Libero mercato, questo sconosciuto
Cracco ha risposto alle proteste con ironia. Ha negato il pranzo sospeso, ma in cambio ha affermato di offrire visibilità a questi attivisti. Siamo all’assurdo che un imprenditore debba giustificare all’interno della sua azienda la propria attività a persone che entrano con intenti ostili. Persone, va detto, che non hanno la minima idea di come funzioni l’economia. I prezzi li fissa il mercato. Se Cracco non trovasse clienti disposti a pagargli quelle cifre, dovrebbe abbassare i prezzi o chiudere. Invece, li trova. I clienti che mettono piede nel suo locale sono contenti di spendere per mangiare i piatti gourmet preparati da uno dei più famosi e talentuosi chef italiani.

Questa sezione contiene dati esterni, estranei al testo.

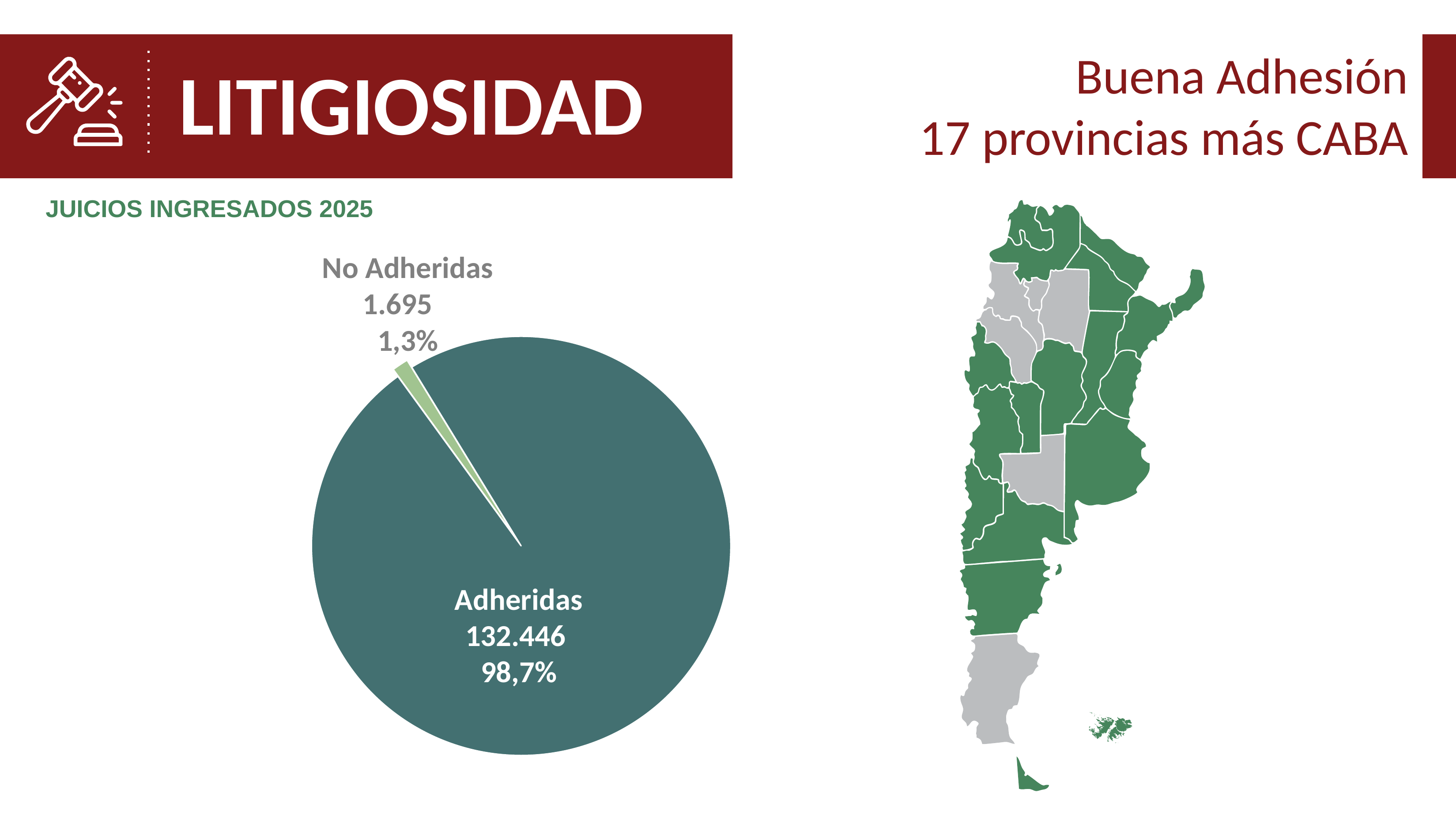
What kind of chart is shown under the heading JUICIOS INGRESADOS 2025? Pie chart What is the title of the pie chart on the slide? JUICIOS INGRESADOS 2025 In the JUICIOS INGRESADOS 2025 pie chart, which slice is the largest? Adheridas In the JUICIOS INGRESADOS 2025 pie chart, what share of the pie does Adheridas represent? 98,7% How many slices does the JUICIOS INGRESADOS 2025 pie chart have? 2 In the JUICIOS INGRESADOS 2025 pie chart, which is larger, Adheridas or No Adheridas? Adheridas In the JUICIOS INGRESADOS 2025 pie chart, which slice is the smallest? No Adheridas In the JUICIOS INGRESADOS 2025 pie chart, what is the difference between the Adheridas and No Adheridas values? 130.751 In the JUICIOS INGRESADOS 2025 pie chart, what is the value for Adheridas? 132.446 In the JUICIOS INGRESADOS 2025 pie chart, what share of the pie does No Adheridas represent? 1,3% In the JUICIOS INGRESADOS 2025 pie chart, what is the value for No Adheridas? 1.695 In the JUICIOS INGRESADOS 2025 pie chart, what is the total of the two slices? 134.141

Che si tratti di ostentazione o di vera passione per la sua cucina, poco importa. Cracco crea posti di lavoro, mentre chi inscena contro di lui proteste risibili avrebbe ben altro di cui occuparsi se tutti gli imprenditori del lusso chiudessero battenti. Bisognerebbe spiegare a questi ragazzi, la cui giovane età non è una scusante, che l’unica lotta giusta contro i prezzi alti deve essere ingaggiata contro i monopoli. Quando sul mercato esiste un solo soggetto che offre un prodotto o un servizio, il consumatore non ha possibilità di scelta. O paga o non consuma. E di monopoli ve ne sono più di quanti immaginiamo, specie in tempi di Big Tech.

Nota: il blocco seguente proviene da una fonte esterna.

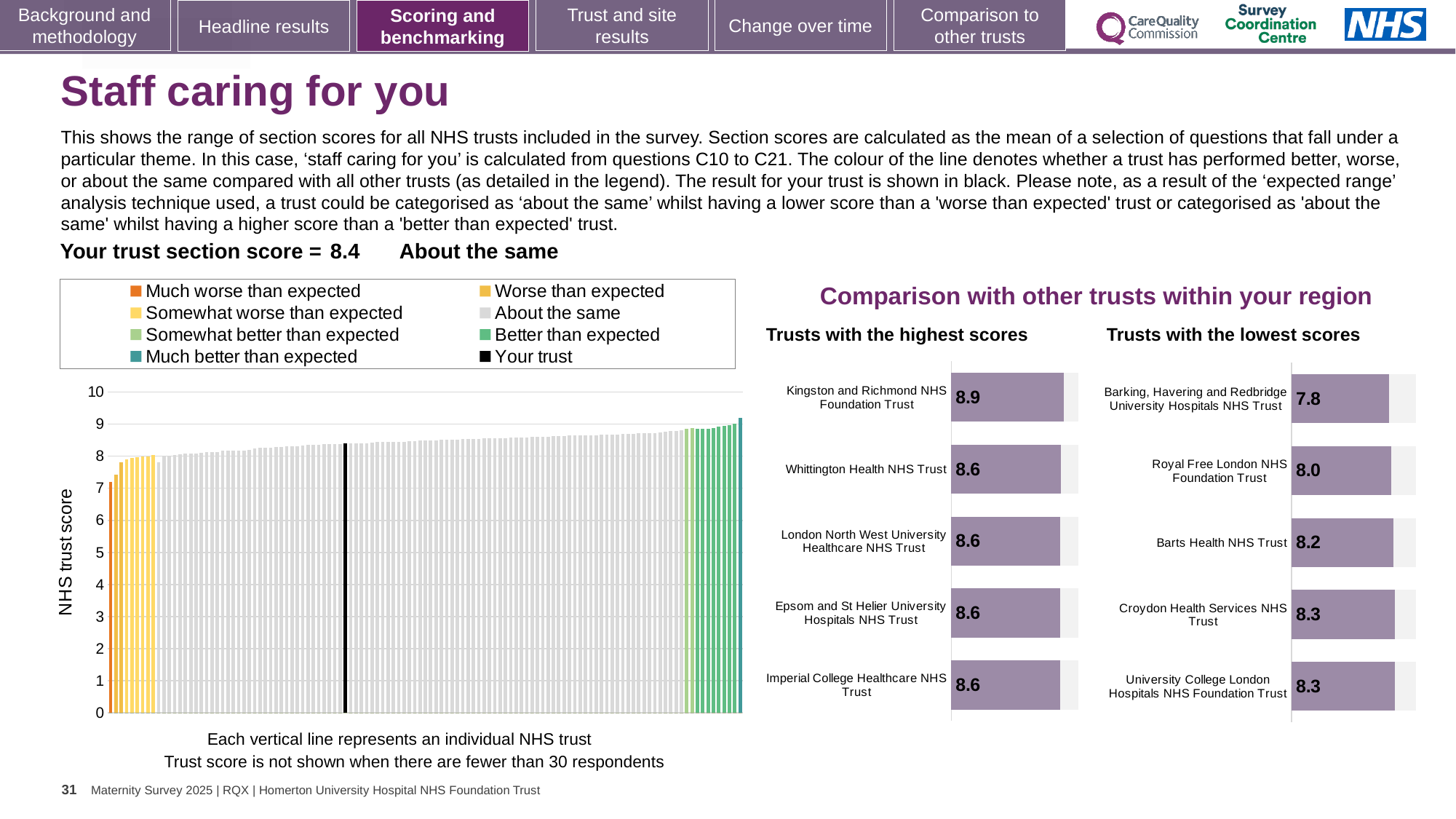
In the 'Trusts with the lowest scores' chart, what is the score for Barts Health NHS Trust? 8.2 In the large chart on the left, do the trust scores rise or fall from left to right? rise In the large chart on the left, is the value for the black 'Your trust' bar greater or less than 8? greater How many entries does the legend above the large chart on the left list? 8 In the 'Trusts with the lowest scores' chart, what is the score for Barking, Havering and Redbridge University Hospitals NHS Trust? 7.8 In the 'Trusts with the highest scores' chart, what is the score for Kingston and Richmond NHS Foundation Trust? 8.9 In the 'Trusts with the lowest scores' chart, which has the larger score: Royal Free London NHS Foundation Trust or Barts Health NHS Trust? Barts Health NHS Trust What kind of chart is the large chart on the left of the slide? bar chart In the 'Trusts with the highest scores' chart, what is the difference between the scores of Kingston and Richmond NHS Foundation Trust and Whittington Health NHS Trust? 0.3 How many trusts are shown in the 'Trusts with the lowest scores' chart? 5 In the 'Trusts with the highest scores' chart, which trust has the highest score? Kingston and Richmond NHS Foundation Trust In the 'Trusts with the lowest scores' chart, which trust has the lowest score? Barking, Havering and Redbridge University Hospitals NHS Trust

Proteste contro Cracco pensiero ostile all’impresa
Sarebbe sbagliato derubricare le proteste contro Cracco ad episodi che riguardano quattro ragazzi. Sono la spia di un pensiero violento, che mira a limitare le libertà altrui nel nome di una presunta solidarietà. Non c’è nulla di divertente nell’imbrattare la vetrina di un locale, disturbando gente che dentro vi lavora o che consuma. Non c’è nulla di pacifico nell’entrare urlando in casa d’altri, reclamando attenzioni e tempo. Questa è sopraffazione e non ha alcunché da spartire con la solidarietà e il senso civico. Fa tremare lo scarso rispetto per la cultura d’impresa che esiste in Italia. Se un imprenditore deve dare spiegazioni a gente senza titolo, siamo messi peggio di quanto temevamo.